▶ **EXERCISE**
Only the lines from the one containing "New Zealand, site" to the end of the records should be given again, word for word and in full.

==== TASK MATERIAL ====

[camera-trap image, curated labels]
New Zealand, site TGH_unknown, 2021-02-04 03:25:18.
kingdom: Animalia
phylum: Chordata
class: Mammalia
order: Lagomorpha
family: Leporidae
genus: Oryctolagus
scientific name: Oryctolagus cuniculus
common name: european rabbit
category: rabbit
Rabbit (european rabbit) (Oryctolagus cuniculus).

====

▶ **ANSWER TO THE EXERCISE**
New Zealand, site TGH_unknown, 2021-02-04 03:25:18.
kingdom: Animalia
phylum: Chordata
class: Mammalia
order: Lagomorpha
family: Leporidae
genus: Oryctolagus
scientific name: Oryctolagus cuniculus
common name: european rabbit
category: rabbit
Rabbit (european rabbit) (Oryctolagus cuniculus).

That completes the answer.